With the fixtures now into a heavy run of Saturday-Tuesday games it was perhaps surprising for some to see no changes to the team that had started against Colchester.
“It’s the first time we’ve had to get ready for that Saturday-Tuesday hit and now the games are going to come thick and fast,” he commented. “You can sometimes get a dip after a good performance, but we made sure we trained correctly.
“The best way of attacking a busy run is just to deal with it. Obviously we’ll take on a bit of collateral damage along the way, but if everybody is pushing hard we’ll find ourselves in a position where the others who haven’t started are ready to step up. That’s the sort of energy we want in the dressing room.
“I’m really happy with how the lads played. It means the boys are going home, getting to bed, not doing anything they shouldn’t do, they’re eating the right stuff, coming in and training well.
“Even when Oldham mixed things up we kept going. Their only ‘in’ really in the first half was Bobby Grant’s physicality, using his arms, which allows the ball to stay in your defensive area, but the players dealt with it well, and they swapped Bobby off the pitch.
“I know Bobby from Rochdale days, he’s a good player, then they stick Danny Rowe on who’s doing exactly the same thing, but on the other side of the pitch. At that point Oldham have nothing to lose, so the central midfield player is starting to play as a centre-forward, and they end up having four and five players in flat lines.
“It’s important our players understand that sometimes, you might be a centre midfield player, or like JJ playing right attacks for the last 20-30 minutes, and he’s got to understand the opposition’s ‘in’.
“It was through Danny Rowe and, ironically, that’s where the goal came from. They had the ball, Danny turned it back over, but that’s why I wanted to help George Tanner out a little bit and try and secure three points, but it ended up being one.”
Speaking about the goal, scored from a quality set-piece, he said: “Any successful team scores goals from different areas. Callum Guy, I’m pleased for him, because he turned his ankle in the warm-up. I spoke to him and he wanted to play, and that’s exactly the attitude I want in my dressing room.
“His set pieces were fantastic, he gives it everything through the game, and Aaron [Hayden] will have enjoyed the delivery for his header.
“If you’re going to be successful at this level of football, it’s fairly simple, you need to try and win half your games, try and keep 20 clean sheets and score 75 goals, but these are really hard things to do.
“They’re all easy words to say, but who is going to get those goals. Try and concede one goal or less over a season per game. Get all those things right and you’ve got a chance of being successful.
“I want us to play an exciting brand of football where attackers take players on, backed up with full backs getting in the last third, crossing and scoring themselves.
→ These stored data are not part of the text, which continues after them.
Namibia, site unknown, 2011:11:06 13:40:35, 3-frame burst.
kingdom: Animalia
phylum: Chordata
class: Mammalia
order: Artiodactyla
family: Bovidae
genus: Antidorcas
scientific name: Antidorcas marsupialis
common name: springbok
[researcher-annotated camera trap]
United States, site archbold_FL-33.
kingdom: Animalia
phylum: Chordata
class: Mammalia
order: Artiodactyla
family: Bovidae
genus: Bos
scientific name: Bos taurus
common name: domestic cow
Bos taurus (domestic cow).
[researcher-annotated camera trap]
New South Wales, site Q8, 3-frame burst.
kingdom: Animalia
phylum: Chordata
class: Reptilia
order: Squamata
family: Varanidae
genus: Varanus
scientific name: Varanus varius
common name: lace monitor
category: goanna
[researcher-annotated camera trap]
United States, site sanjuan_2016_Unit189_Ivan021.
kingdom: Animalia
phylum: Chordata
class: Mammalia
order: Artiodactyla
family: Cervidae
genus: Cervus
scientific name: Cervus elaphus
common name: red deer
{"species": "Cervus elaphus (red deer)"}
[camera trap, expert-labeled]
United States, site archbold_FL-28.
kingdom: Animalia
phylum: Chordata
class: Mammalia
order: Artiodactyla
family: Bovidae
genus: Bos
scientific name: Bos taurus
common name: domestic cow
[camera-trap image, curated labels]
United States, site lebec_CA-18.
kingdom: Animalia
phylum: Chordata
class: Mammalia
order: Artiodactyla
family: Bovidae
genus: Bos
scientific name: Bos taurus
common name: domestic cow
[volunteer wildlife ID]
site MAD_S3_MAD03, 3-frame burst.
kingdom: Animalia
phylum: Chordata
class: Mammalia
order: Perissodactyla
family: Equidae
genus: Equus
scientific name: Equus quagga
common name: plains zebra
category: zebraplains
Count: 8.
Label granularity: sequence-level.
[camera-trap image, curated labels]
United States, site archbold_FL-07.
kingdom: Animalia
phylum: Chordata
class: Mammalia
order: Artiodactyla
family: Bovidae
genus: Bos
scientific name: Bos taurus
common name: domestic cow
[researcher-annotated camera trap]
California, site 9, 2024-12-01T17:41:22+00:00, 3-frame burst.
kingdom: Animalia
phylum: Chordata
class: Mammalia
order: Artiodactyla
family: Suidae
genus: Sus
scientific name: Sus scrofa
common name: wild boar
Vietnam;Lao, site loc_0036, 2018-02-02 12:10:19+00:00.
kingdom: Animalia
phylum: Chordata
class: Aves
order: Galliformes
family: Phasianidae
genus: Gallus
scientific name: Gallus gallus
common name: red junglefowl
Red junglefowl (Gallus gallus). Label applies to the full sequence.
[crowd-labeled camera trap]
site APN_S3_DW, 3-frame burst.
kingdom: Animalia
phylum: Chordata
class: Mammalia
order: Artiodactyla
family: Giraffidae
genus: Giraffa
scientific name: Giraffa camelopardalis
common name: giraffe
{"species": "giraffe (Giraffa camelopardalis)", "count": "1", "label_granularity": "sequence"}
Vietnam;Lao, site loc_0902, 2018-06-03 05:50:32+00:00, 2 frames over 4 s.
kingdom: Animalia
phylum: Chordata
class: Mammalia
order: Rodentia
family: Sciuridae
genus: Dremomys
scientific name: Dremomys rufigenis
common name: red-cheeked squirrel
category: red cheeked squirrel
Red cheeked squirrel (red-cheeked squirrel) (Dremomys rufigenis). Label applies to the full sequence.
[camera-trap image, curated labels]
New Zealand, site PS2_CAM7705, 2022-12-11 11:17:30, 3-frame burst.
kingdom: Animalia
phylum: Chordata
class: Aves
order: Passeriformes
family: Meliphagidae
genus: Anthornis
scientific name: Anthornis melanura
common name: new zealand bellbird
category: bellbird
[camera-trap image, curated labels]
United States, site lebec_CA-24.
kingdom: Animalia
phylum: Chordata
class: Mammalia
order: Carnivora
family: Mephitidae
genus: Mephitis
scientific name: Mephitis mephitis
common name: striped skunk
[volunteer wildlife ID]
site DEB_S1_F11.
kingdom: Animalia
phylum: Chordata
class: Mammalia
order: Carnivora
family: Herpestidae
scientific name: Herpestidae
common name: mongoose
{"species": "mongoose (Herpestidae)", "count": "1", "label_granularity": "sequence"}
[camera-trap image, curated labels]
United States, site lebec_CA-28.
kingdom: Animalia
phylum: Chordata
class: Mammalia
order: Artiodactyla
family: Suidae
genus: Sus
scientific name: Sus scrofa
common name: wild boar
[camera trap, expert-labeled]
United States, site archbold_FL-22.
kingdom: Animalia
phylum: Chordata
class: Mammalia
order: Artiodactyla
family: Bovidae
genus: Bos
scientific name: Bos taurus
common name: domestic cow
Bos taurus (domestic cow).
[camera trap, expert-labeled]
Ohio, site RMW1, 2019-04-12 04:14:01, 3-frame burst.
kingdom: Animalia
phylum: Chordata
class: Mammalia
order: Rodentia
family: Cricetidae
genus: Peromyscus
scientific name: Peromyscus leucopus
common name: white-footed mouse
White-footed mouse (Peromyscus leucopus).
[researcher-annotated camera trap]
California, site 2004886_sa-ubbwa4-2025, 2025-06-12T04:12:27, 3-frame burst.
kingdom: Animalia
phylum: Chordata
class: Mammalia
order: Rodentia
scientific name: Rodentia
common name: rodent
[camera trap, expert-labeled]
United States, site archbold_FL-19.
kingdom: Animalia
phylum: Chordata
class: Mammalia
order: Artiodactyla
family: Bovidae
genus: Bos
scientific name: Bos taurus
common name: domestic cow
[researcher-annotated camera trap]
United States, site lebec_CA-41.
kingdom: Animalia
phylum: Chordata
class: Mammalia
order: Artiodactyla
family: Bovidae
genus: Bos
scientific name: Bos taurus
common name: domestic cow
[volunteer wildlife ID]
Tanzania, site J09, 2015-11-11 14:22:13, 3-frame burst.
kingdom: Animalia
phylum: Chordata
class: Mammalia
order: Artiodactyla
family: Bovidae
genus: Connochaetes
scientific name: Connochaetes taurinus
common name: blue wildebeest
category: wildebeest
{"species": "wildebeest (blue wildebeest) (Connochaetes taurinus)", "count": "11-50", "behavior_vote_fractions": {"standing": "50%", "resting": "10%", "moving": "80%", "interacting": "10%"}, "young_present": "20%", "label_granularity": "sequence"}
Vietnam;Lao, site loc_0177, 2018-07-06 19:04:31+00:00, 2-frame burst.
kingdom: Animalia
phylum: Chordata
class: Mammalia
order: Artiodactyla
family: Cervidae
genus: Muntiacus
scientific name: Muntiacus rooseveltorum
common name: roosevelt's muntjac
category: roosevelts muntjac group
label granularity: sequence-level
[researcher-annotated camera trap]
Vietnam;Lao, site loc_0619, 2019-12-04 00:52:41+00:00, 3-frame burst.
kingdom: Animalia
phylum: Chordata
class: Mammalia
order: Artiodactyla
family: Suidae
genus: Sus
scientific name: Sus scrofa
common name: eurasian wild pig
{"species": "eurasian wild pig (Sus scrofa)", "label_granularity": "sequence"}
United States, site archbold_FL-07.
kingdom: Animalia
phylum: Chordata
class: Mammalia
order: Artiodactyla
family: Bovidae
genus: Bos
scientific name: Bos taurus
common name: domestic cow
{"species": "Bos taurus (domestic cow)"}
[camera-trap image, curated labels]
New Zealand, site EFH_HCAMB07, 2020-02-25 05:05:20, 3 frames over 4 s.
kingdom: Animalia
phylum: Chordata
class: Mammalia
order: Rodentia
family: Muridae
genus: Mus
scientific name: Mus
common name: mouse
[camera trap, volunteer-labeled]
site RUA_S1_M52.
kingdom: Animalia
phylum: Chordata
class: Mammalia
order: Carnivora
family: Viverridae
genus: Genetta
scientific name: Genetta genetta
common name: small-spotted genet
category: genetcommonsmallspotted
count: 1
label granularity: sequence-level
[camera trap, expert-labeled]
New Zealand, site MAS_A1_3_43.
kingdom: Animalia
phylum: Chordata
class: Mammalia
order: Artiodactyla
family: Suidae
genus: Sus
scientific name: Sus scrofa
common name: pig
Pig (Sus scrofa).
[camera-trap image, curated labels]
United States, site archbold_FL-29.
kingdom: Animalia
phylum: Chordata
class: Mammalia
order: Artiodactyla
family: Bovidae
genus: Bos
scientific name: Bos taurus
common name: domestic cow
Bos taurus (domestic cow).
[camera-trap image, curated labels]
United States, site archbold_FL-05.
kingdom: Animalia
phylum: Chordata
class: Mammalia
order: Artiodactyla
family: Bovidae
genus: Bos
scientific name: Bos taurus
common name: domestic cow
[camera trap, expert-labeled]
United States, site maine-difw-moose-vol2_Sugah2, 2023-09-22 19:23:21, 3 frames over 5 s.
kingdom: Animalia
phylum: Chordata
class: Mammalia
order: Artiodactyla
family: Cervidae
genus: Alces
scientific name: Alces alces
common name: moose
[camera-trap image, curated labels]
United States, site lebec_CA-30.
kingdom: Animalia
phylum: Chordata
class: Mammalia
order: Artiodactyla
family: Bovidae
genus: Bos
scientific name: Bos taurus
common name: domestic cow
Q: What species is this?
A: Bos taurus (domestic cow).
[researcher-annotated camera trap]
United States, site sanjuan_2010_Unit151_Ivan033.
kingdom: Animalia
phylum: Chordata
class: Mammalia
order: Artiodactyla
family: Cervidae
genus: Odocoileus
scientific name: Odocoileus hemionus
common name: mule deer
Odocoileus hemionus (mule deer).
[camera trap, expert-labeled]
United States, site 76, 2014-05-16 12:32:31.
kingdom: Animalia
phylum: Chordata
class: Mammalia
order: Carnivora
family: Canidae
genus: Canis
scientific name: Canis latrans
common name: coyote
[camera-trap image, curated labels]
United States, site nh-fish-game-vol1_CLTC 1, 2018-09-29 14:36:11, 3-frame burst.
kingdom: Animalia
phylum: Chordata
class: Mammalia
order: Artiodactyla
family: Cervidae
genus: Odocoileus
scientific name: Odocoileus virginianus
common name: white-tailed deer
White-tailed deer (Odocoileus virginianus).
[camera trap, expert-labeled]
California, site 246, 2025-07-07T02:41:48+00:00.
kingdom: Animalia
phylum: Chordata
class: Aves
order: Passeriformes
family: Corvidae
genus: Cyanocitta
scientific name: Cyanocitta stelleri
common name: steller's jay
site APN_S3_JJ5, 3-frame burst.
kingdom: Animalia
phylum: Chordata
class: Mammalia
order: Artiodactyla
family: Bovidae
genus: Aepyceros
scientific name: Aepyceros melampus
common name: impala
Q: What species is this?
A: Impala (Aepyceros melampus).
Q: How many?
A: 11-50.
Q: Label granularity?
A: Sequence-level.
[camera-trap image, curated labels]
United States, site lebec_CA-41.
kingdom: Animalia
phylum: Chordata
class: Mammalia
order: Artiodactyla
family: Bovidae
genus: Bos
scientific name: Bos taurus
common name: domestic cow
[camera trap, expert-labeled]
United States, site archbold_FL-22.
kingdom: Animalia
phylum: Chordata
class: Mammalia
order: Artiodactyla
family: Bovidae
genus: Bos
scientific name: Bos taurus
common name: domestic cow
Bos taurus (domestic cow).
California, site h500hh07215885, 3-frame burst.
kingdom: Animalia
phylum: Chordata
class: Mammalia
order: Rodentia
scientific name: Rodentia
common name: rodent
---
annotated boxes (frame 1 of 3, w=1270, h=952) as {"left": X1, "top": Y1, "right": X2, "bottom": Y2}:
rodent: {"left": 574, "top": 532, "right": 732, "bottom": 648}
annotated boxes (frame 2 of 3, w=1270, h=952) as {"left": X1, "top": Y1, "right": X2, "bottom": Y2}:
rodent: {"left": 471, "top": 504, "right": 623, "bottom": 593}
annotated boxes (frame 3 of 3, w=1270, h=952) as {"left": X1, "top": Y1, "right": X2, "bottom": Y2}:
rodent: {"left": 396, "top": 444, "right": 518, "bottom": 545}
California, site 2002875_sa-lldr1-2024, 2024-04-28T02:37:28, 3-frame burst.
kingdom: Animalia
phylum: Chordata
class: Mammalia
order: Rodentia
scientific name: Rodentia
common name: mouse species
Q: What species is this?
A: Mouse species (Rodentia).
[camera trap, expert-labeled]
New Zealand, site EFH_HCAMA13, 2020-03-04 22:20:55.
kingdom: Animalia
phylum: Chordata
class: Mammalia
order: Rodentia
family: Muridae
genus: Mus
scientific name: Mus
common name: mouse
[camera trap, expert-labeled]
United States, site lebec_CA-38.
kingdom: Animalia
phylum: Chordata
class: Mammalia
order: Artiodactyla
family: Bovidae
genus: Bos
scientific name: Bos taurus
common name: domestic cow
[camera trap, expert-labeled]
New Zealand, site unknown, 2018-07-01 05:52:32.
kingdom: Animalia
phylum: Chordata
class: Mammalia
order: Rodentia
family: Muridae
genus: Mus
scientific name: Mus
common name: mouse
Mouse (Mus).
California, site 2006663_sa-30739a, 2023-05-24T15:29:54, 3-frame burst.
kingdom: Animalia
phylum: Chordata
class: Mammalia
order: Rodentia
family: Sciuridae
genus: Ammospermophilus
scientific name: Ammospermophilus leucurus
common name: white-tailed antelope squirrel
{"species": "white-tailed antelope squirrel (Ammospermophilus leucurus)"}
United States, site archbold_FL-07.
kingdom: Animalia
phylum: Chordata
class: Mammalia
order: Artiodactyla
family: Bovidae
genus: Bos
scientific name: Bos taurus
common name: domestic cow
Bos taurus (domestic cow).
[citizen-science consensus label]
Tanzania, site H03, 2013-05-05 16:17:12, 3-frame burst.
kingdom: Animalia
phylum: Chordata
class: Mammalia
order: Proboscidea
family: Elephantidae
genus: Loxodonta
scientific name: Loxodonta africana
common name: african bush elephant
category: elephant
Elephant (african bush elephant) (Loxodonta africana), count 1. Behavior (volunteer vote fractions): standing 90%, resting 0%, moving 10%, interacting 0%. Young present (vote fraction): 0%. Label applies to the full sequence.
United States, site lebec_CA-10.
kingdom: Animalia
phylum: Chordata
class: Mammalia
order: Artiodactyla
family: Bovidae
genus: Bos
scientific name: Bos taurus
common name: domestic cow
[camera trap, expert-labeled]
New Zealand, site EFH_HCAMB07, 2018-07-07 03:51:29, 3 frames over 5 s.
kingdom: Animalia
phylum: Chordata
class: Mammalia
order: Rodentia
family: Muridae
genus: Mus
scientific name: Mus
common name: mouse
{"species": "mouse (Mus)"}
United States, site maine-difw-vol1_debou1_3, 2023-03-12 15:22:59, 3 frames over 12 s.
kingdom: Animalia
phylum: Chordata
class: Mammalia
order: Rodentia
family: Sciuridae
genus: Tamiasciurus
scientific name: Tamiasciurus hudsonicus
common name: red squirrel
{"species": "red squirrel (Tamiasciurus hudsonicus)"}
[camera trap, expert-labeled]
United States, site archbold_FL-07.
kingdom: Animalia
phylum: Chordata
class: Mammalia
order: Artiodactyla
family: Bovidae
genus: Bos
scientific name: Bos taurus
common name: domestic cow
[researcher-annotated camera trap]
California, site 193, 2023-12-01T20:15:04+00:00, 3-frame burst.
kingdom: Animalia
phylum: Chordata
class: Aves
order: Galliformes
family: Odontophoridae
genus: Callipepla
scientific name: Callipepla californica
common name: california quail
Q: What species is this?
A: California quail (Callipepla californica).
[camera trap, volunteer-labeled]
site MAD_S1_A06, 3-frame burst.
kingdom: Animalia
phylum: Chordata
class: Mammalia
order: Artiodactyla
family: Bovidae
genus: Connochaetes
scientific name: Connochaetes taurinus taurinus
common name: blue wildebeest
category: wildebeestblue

I like midfield players getting in the box, I like my attackers to take players on and be instinctive in the last third. I want control to it on spillage so we create second waves of attacks, and have control in games.
“Once we’ve put the foundation of that down, which we have in the team, the team just has to go on and do it, and make that decision at that right moment and get it right. That could be three or four goals in a game without a doubt. It could have been tonight, but it wasn’t, and we’ve got to accept the fact we’ve drawn the game.”
And closing on the pre-match news that Latics boss Harry Kewell had been tested positive for Covid-19, he said: “I couldn’t believe that when I was told while we were at the hotel.
“I hope Harry is well, but it shows again what this situation is. That’s why we have to look after the players and the club, and we all need to continue to do the right things. We need to keep it out of the building so all we can concentrate on is ourselves.”